In prison, Youngblood participated in numerous programs, took college classes, was a leader of the Black Prisoners Caucus, and mentored scores of other men. In the words of his lawyer, he became a “shining example of rehabilitation.”
After almost 30 years behind bars, Youngblood received clemency from the governor of Washington state, and he was released last month. I spoke with him on Zoom a few days after he got out, and I asked him about the challenges of reentry into “free society.”
“It’s funny: all of the things I imaged would be difficult were actually pretty easy. And all of the things I thought were going to be pretty easy, or that I didn’t even consider, have been really hard,” Youngblood says.
“When I was released, my friends picked me up and went to go eat breakfast. A couple of hours passed by, and I went to use the bathroom. In the bathroom, I was washing my hands and I looked in the mirror. That was the first time I saw myself in a real mirror in 29 years. Previous to that, I’d been looking in polished steel mirrors. The difference between looking at yourself in polished steel and looking in a real mirror was heartbreaking. I just could see how much I’ve aged. I saw all the grey in my beard, and my hair is no longer there. And I’m thinking, ‘Man, I came to prison as an 18 years old. I was a boy who had been masquerading as a man. And now here I am, I’m 48.’ It made me sad, and I had to take a minute. And I took so long that my friends were like, ‘Hey, are you alright?’ I said, ‘Oh, yeah. Yeah.’”

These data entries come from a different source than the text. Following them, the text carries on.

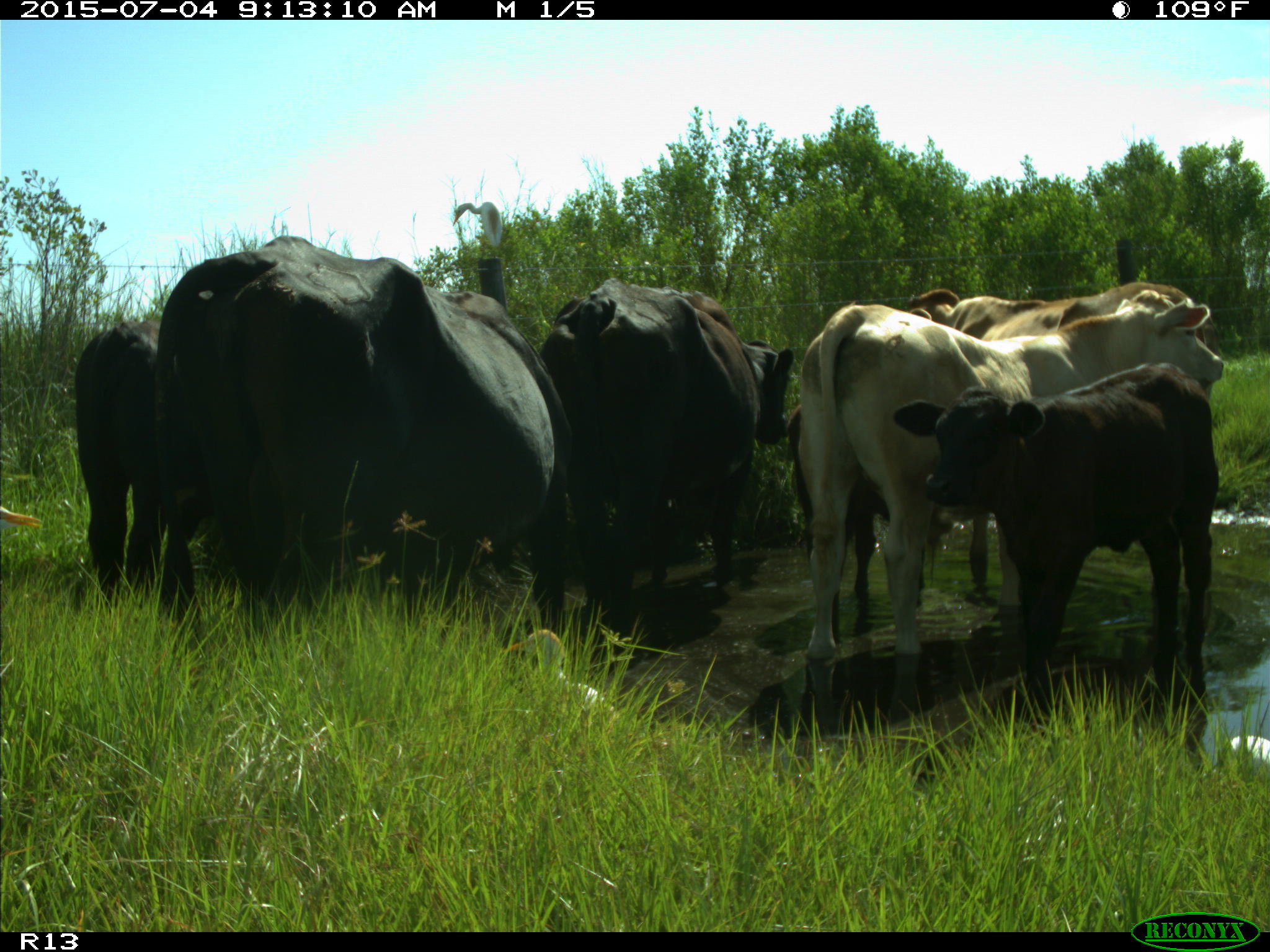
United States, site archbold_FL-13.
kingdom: Animalia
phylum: Chordata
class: Mammalia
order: Artiodactyla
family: Bovidae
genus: Bos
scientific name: Bos taurus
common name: domestic cow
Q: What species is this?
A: Bos taurus (domestic cow).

Another challenge that Youngblood didn’t quite anticipate upon reentry was even more subtle than that posed by glass mirrors: making decisions about everyday small things.
“I was in prison for 29 years, and every day I probably made 20 decisions. Now, I make 1,000 every hour, and it’s overwhelming. I got released on a Friday. On Saturday, I went to the mall with all these people to buy clothes. And they’re like, ‘OK, which ones do you want?’ And I’m getting confused because two things are happening: one, too many choices, and two, I don’t have context for how much these things cost. I don’t know what’s expensive and what’s not. Do jeans cost $80 or do they cost $18?”
“I got so frustrated with all of the choices that I told my friends I needed to use the bathroom and I just went and sat in the little walkway in the mall next to some older woman. The indecisiveness was bothering me because usually I’m so decisive. I’m well-read and I know a lot about all kinds of things. And now I’m trapped in this world where I really don’t know nothing about nothing because I went to prison so young. Ninety percent of my experiences have come through a book or watching something on TV. I don’t have real-life lived experience in everyday things.”
Paradoxically, Youngblood says, at the same time he’s struggling with too many decisions, he’s also struggling with a lack of agency.
“I get out, and all these people have plans and stuff that they want to do with me, but nobody really talked to me about them. So, on one hand, all of the choices are overwhelming. On the other hand, a lot of people want to decide for me. And so I’m trapped in a space like that,” he says.
Youngblood now works with a nonprofit in Washington named the Freedom Project on whose behalf he meets with people who have been system-impacted – people who have been incarcerated, people who are struggling with substance abuse, people who are homeless – and determines what kind of “wraparound services” they need.
“Sometimes people who are traumatized and people who are in the middle of stuff, they don’t really know what they need. And so I listen to them, I take notes, and then I write a report about what I think they need,” he says.
Despite the emotional challenges he recounts, Youngblood is so far having a better post-release experience than many, if not most, other recently released Americans. According to the Prison Policy Initiative, recidivism in the U.S. stands at almost 50% within three years of release, and the unemployment rate among formerly incarcerated people stands at 27%, with poverty being the strongest predictor for re-incarceration. With some 2.3 million people currently incarcerated in this country and countless more who have been incarcerated in their lives, “building back better” cannot, and should not, ignore the needs and the potential of those who have been most impacted by America’s love affair with prisons.